Instructions for the task: Extract the lines of the rows below, unchanged, beginning with the very first line and stopping after the line that contains "56V53L98 51L94 50V49L88".
::::::
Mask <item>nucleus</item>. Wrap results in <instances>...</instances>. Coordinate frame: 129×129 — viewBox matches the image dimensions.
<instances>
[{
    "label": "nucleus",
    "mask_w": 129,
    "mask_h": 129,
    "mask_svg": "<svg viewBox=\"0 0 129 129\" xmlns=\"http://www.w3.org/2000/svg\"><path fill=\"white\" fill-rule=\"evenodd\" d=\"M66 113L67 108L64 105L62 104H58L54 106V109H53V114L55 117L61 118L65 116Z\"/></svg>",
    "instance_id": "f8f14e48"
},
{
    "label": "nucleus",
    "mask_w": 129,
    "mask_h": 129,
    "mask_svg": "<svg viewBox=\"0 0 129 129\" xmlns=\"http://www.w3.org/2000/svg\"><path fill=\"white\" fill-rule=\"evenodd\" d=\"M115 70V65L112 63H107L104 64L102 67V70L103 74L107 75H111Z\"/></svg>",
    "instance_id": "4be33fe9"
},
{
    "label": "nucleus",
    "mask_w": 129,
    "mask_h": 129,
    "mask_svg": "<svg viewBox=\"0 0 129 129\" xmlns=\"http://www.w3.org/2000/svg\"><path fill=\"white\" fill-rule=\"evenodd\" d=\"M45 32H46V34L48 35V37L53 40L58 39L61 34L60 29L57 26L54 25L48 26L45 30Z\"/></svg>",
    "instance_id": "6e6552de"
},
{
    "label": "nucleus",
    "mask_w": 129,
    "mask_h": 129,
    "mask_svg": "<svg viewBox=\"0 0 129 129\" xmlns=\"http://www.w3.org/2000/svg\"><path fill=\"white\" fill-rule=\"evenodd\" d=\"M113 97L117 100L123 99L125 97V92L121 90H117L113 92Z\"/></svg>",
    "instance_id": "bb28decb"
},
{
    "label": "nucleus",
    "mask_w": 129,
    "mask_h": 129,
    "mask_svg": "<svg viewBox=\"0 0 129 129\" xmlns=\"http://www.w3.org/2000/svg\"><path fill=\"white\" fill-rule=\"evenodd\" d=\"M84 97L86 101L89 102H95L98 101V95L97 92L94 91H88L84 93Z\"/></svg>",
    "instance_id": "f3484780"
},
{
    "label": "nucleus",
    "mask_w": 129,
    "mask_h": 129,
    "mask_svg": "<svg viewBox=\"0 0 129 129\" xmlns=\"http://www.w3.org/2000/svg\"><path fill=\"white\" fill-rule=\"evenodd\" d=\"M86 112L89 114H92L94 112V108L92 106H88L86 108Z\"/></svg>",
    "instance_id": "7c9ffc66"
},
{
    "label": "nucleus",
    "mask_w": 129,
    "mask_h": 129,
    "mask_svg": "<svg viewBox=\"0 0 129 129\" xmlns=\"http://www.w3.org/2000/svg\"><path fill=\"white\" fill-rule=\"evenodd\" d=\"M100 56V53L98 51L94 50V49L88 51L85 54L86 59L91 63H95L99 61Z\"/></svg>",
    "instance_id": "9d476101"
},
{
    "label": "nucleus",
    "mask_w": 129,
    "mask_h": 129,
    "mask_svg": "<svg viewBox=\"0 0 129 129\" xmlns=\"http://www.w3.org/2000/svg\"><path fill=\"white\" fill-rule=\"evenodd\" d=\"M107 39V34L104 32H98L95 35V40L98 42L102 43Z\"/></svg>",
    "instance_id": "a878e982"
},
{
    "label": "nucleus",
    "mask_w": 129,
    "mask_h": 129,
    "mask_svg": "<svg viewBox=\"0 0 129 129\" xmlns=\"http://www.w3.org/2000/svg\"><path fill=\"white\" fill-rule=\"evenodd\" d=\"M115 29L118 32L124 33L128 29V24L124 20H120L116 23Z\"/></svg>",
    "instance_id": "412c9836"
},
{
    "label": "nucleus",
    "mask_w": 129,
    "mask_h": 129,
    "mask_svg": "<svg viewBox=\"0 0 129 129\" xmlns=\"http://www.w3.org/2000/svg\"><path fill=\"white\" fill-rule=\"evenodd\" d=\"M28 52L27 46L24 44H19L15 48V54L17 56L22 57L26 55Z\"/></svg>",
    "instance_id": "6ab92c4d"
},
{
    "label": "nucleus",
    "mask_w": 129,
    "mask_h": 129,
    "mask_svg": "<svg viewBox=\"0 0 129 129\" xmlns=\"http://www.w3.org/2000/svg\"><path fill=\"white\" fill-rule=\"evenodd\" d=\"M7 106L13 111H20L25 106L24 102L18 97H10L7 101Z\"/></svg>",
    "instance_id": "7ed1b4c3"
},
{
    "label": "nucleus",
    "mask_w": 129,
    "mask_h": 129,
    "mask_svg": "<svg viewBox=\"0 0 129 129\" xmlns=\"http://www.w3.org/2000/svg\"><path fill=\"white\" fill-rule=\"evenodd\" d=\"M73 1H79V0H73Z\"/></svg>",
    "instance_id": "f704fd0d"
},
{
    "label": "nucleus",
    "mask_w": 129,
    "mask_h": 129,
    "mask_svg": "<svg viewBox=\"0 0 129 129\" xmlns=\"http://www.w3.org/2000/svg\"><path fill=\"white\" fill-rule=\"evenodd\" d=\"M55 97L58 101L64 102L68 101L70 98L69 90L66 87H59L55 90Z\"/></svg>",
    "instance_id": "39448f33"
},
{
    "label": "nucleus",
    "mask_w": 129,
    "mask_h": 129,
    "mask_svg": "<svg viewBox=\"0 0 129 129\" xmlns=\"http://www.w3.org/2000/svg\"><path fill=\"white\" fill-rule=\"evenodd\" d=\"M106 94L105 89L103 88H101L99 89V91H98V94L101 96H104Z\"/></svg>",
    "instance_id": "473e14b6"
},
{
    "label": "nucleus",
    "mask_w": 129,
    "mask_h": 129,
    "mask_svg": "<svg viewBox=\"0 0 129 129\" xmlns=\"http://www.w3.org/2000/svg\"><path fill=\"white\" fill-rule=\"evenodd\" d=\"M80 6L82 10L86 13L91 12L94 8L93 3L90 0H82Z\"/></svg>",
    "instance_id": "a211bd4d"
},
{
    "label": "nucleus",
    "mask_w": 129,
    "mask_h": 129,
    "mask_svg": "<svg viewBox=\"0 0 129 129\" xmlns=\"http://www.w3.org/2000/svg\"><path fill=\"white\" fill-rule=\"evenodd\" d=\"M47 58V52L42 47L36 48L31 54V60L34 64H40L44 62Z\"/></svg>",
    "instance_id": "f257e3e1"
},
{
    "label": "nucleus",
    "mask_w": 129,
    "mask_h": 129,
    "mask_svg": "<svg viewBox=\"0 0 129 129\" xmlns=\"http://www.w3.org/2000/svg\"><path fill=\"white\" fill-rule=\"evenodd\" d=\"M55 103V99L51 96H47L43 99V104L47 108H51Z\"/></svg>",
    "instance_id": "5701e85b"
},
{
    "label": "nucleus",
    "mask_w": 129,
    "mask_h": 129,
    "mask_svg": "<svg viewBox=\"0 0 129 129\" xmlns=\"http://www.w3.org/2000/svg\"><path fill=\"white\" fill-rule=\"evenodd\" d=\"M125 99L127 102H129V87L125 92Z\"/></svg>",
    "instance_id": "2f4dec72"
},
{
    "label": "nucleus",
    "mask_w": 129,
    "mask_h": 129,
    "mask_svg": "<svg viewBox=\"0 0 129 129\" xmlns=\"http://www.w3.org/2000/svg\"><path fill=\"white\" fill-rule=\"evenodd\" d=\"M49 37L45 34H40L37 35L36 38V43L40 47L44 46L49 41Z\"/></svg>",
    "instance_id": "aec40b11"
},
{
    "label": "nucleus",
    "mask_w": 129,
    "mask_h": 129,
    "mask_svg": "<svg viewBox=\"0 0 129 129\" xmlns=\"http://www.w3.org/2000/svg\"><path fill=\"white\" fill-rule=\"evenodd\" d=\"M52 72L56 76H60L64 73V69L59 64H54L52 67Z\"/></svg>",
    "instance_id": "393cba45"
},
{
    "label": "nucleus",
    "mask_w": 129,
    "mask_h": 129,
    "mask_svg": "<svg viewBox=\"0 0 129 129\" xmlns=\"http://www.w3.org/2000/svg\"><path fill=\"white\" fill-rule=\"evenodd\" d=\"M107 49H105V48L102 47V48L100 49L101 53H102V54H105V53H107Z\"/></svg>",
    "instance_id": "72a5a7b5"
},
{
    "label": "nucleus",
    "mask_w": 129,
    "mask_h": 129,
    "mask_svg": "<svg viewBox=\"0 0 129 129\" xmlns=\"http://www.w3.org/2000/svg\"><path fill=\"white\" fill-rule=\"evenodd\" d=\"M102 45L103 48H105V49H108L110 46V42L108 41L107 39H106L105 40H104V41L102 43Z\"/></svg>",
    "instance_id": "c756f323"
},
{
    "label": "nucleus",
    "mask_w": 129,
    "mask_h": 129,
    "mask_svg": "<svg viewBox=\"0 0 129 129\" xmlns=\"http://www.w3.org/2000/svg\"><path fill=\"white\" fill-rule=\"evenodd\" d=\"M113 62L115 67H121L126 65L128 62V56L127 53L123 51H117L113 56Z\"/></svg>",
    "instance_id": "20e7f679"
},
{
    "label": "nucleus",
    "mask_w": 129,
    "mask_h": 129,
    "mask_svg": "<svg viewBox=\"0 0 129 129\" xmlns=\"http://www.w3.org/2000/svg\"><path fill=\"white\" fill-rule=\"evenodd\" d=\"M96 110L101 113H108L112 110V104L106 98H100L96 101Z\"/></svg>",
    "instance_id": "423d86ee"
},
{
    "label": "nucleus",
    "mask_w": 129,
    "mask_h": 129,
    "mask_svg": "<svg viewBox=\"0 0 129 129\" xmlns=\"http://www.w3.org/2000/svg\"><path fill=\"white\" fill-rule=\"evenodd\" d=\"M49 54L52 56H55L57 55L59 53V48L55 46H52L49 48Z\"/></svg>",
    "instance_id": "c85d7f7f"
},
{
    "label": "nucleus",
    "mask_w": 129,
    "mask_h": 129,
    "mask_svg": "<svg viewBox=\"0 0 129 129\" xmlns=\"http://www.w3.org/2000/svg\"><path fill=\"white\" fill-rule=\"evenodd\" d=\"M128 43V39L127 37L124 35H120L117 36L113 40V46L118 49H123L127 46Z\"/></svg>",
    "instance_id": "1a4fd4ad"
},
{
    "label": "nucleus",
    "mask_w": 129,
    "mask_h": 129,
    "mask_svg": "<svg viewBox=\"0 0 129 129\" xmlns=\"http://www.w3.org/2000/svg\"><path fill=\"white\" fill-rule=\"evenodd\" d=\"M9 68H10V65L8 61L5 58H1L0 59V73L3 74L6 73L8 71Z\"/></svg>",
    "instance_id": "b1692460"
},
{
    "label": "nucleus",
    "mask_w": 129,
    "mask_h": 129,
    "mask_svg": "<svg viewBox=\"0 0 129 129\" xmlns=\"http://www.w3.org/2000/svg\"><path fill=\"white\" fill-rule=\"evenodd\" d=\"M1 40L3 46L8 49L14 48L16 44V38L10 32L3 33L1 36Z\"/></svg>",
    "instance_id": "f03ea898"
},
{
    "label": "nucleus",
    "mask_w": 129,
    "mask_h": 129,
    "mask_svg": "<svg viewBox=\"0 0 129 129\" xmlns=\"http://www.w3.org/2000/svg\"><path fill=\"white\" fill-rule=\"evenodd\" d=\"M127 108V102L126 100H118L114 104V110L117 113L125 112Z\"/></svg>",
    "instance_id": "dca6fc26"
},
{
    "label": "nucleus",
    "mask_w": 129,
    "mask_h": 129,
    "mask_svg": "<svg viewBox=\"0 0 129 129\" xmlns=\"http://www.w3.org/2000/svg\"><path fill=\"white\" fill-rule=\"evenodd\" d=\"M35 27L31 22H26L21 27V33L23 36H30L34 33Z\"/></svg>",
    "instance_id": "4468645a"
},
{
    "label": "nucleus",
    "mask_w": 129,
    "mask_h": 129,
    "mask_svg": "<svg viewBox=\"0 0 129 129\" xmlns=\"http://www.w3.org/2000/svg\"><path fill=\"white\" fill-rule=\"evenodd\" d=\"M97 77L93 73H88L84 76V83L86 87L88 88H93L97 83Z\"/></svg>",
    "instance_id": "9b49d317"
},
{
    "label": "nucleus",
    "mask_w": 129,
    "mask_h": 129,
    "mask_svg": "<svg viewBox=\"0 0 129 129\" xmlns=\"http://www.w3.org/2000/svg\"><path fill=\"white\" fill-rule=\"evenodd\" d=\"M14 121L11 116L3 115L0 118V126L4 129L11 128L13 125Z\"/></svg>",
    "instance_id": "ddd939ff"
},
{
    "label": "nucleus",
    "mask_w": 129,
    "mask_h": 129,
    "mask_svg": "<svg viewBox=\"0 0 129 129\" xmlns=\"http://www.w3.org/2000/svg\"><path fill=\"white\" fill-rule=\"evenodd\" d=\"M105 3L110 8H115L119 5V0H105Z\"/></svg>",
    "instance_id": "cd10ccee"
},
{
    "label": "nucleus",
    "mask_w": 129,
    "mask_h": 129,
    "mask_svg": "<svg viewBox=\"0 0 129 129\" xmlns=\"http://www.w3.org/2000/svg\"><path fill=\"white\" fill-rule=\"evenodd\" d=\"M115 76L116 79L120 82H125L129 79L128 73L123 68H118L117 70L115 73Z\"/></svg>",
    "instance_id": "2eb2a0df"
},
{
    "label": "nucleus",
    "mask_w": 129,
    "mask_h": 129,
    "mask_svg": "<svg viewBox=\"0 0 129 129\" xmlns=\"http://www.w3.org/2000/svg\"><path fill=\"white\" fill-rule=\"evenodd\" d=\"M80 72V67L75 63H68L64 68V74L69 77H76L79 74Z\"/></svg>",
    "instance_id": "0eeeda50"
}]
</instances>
::::::
Response below:
Mask <item>nucleus</item>. Wrap results in <instances>...</instances>. Coordinate frame: 129×129 — viewBox matches the image dimensions.
<instances>
[{
    "label": "nucleus",
    "mask_w": 129,
    "mask_h": 129,
    "mask_svg": "<svg viewBox=\"0 0 129 129\" xmlns=\"http://www.w3.org/2000/svg\"><path fill=\"white\" fill-rule=\"evenodd\" d=\"M66 113L67 108L64 105L62 104H58L54 106V109H53V114L55 117L61 118L65 116Z\"/></svg>",
    "instance_id": "f8f14e48"
},
{
    "label": "nucleus",
    "mask_w": 129,
    "mask_h": 129,
    "mask_svg": "<svg viewBox=\"0 0 129 129\" xmlns=\"http://www.w3.org/2000/svg\"><path fill=\"white\" fill-rule=\"evenodd\" d=\"M115 70V65L112 63H107L104 64L102 67V70L103 74L107 75H111Z\"/></svg>",
    "instance_id": "4be33fe9"
},
{
    "label": "nucleus",
    "mask_w": 129,
    "mask_h": 129,
    "mask_svg": "<svg viewBox=\"0 0 129 129\" xmlns=\"http://www.w3.org/2000/svg\"><path fill=\"white\" fill-rule=\"evenodd\" d=\"M45 32H46V34L48 35V37L53 40L58 39L61 34L60 29L57 26L54 25L48 26L45 30Z\"/></svg>",
    "instance_id": "6e6552de"
},
{
    "label": "nucleus",
    "mask_w": 129,
    "mask_h": 129,
    "mask_svg": "<svg viewBox=\"0 0 129 129\" xmlns=\"http://www.w3.org/2000/svg\"><path fill=\"white\" fill-rule=\"evenodd\" d=\"M113 97L117 100L123 99L125 97V92L121 90H117L113 92Z\"/></svg>",
    "instance_id": "bb28decb"
},
{
    "label": "nucleus",
    "mask_w": 129,
    "mask_h": 129,
    "mask_svg": "<svg viewBox=\"0 0 129 129\" xmlns=\"http://www.w3.org/2000/svg\"><path fill=\"white\" fill-rule=\"evenodd\" d=\"M84 97L86 101L89 102H95L98 101V95L97 92L94 91H88L84 93Z\"/></svg>",
    "instance_id": "f3484780"
},
{
    "label": "nucleus",
    "mask_w": 129,
    "mask_h": 129,
    "mask_svg": "<svg viewBox=\"0 0 129 129\" xmlns=\"http://www.w3.org/2000/svg\"><path fill=\"white\" fill-rule=\"evenodd\" d=\"M86 112L89 114H92L94 112V108L92 106H88L86 108Z\"/></svg>",
    "instance_id": "7c9ffc66"
},
{
    "label": "nucleus",
    "mask_w": 129,
    "mask_h": 129,
    "mask_svg": "<svg viewBox=\"0 0 129 129\" xmlns=\"http://www.w3.org/2000/svg\"><path fill=\"white\" fill-rule=\"evenodd\" d=\"M100 56V53L98 51L94 50V49L88 51L85 54L86 59L91 63H95L99 61Z\"/></svg>",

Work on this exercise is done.